Por el color del cielo podría asegurar que es el momento justo en que ha dejado de ser de día, pero todavía no ha caído la noche. De hecho, la luna y el sol pueden verse a ambos extremos del cielo, conviviendo por escasos minutos en un terreno que acostumbran no allanarse el uno al otro.
En cuanto a mí, yo estoy bien. No puedo estar mejor. Una sensación de inconmensurable bienestar físico y espiritual me embarga, sonrío por dentro y por fuera. Esta sensación no dura mucho, porque una inquietud irracional se apodera de todo sentimiento agradable que hubiera podido experimentar hasta entonces. Empiezo a temblar y el mar no tarda en revolverse. El olor a podrido llega a mis fosas nasales, obligándome a valerme de toda mi fuerza de voluntad para no vomitar. Me dejo vencer por un mareo y caigo de rodillas en la arena al mismo tiempo que la brisa se convierte en ventolera, y unos densos y grisáceos nubarrones ocultan cualquier resquicio por el que pudieran salir los pocos rayos de sol que todavía iluminaban el atardecer. No suelo llorar, pero en ese momento no puedo hacer otra cosa, y una lágrima sucede a la anterior, formándose un pequeño charco en una arena que ya no es como terciopelo para mis pies, sino una masa húmeda que me sobrecoge como todo lo demás a mi alrededor.
Entonces algo nuevo aparece a lo lejos, a mi izquierda, donde parece que todavía queda algo de la bonita estampa de hace apenas un momento. Es una persona, que se acerca a mí con calma. Es un chico. Cuando me quiero dar cuenta está a mi lado, mirándome con condescendencia, como si estuviera molesto por verme en tan mal estado cuando no hay razón para tal dramatismo. Consigue hacerme ver que todo está bien, que no tengo más que levantarme para sentirme mejor. Me tiende una mano, que yo cojo sin dudar, porque dicha persona no podría inspirar más confianza. Una vez en pie, compruebo que poco a poco las cosas van volviendo a la normalidad. El mar se apacigua, borrando cualquier rastro de espuma en el agua o hedor en el aire, que también recupera su inicial estado, acariciándonos a ambos como una madre a sus hijos; siento que la arena vuelve a adoptar una textura más amable bajo mis pies, nuevamente secos y calientes.

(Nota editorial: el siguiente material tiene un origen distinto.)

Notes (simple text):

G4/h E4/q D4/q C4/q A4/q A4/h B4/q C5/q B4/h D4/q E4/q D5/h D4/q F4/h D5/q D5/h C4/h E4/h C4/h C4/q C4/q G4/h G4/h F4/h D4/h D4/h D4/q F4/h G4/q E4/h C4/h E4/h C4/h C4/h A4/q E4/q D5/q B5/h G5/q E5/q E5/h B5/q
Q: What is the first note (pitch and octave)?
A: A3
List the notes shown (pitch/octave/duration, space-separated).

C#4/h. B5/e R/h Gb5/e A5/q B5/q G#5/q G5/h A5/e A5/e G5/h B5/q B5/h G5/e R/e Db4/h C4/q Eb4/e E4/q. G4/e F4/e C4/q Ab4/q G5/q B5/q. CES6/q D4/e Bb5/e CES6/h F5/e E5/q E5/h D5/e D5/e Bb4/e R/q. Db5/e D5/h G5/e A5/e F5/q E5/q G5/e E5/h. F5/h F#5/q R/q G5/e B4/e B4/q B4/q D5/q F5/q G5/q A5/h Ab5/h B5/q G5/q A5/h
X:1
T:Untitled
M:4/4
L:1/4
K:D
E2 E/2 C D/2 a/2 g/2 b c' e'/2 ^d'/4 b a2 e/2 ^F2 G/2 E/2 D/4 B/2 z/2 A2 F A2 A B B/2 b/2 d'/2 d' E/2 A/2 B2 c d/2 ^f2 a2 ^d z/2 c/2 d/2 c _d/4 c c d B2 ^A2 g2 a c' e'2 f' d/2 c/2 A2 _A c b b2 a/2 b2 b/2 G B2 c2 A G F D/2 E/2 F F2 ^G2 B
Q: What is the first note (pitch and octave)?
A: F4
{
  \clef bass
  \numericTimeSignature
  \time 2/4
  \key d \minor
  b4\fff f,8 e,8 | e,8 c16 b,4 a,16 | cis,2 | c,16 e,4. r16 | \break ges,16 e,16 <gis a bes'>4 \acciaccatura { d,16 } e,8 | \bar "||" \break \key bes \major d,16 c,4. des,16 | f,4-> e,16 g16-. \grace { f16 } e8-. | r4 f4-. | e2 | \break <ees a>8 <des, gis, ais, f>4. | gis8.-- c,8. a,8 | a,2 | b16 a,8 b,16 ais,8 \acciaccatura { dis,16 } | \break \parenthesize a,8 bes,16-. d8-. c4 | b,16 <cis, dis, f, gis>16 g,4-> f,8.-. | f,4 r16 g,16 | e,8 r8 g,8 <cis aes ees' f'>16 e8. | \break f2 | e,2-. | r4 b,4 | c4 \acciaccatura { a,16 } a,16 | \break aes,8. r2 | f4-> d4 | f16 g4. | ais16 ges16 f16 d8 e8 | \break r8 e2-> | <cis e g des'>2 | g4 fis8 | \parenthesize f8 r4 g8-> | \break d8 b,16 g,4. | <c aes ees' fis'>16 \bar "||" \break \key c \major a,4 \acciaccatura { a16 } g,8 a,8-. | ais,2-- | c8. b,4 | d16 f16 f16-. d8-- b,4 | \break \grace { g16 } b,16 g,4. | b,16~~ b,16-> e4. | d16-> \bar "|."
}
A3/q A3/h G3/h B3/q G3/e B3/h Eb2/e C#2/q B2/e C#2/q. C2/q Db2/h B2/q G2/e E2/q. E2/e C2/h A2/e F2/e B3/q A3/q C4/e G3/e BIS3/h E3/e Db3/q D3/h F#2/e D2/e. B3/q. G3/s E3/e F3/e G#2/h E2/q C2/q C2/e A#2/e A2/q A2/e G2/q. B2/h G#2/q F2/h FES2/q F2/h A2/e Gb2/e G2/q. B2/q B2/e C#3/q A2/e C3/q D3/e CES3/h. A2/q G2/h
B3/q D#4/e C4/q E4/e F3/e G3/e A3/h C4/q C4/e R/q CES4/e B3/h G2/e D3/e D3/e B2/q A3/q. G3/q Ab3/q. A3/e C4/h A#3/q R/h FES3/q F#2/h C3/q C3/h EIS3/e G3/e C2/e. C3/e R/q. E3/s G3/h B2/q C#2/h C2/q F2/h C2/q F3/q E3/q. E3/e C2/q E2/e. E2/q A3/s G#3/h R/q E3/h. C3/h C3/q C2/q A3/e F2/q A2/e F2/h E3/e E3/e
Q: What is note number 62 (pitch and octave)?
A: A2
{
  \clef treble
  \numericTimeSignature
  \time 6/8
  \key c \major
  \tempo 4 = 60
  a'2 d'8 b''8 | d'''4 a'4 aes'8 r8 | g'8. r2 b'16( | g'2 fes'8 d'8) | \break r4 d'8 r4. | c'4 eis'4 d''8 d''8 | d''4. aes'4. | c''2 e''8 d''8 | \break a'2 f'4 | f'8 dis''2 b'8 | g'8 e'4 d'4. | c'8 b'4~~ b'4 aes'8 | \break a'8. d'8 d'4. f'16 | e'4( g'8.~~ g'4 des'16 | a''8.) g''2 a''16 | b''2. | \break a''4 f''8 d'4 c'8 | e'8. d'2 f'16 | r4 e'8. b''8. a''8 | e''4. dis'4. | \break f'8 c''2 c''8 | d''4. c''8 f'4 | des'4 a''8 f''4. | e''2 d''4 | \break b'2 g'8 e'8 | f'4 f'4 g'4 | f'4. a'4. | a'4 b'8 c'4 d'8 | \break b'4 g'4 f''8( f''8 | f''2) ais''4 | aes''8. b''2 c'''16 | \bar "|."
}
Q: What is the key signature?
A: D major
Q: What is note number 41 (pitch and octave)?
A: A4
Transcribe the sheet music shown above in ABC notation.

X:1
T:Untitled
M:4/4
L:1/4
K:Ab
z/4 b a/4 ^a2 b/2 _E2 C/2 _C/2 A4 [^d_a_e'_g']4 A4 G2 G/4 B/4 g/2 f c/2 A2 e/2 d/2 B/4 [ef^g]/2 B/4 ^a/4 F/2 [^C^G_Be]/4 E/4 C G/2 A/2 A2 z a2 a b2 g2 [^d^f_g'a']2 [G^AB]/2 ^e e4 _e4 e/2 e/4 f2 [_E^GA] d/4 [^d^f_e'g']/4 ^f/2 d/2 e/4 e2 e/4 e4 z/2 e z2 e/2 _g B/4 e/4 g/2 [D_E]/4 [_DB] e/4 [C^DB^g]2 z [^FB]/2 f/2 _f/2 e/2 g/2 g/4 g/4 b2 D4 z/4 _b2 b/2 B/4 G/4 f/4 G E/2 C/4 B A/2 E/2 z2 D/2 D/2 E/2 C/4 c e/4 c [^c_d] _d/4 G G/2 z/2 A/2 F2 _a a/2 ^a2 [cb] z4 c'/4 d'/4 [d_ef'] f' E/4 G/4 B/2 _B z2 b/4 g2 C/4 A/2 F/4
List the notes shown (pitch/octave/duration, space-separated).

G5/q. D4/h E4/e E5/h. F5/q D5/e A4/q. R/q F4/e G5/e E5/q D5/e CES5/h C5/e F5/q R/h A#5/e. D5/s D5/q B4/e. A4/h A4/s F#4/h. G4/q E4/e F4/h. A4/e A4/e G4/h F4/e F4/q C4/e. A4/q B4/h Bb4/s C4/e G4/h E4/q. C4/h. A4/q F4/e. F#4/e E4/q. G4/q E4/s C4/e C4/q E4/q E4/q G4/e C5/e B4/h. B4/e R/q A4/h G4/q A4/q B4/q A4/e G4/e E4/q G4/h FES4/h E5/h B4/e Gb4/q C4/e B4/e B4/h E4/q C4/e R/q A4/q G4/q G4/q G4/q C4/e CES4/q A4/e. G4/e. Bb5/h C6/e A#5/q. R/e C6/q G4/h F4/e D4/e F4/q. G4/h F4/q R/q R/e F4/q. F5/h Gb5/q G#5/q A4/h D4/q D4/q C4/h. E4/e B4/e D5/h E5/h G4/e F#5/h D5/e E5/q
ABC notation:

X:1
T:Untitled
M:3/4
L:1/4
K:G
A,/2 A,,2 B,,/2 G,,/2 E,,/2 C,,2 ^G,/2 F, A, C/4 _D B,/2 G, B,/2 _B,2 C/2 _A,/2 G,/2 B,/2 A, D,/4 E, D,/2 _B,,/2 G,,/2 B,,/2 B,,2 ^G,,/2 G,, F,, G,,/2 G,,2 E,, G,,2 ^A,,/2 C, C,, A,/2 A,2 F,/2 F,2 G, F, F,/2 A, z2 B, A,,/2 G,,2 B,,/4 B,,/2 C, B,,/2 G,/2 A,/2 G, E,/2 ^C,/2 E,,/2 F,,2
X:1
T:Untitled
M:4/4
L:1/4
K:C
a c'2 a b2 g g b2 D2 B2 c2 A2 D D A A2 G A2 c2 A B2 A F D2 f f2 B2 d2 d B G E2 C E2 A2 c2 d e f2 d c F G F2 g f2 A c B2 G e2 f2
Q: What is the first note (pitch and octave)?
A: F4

Miro al cielo y es de día, un sol imponente ilumina la playa de mis sueños como en el mejor día de verano. Miro a mi acompañante y veo que me está sonriendo, su mano todavía prendida a la mía. Yo le devuelvo la sonrisa. Él no es más que un sueño, ni un propósito de Año Nuevo ni un deseo, o tal vez ambas cosas si me atreviese a proponérmelo o desearlo. Pero no lo hago, porque mientras permanezca en el terreno de los sueños no puede causar más aflicción que un despertar apresurado.
Nos besamos, un beso tan corto como satisfactorio, y así como nuestras narices dejan de acariciarse y nuestros labios empiezan a separarse, mi consciencia se aleja de ese mundo imaginado para despertar en éste, el de verdad.
Por supuesto, como es de esperar, estar despierto no me impide seguir soñando. Y deseando.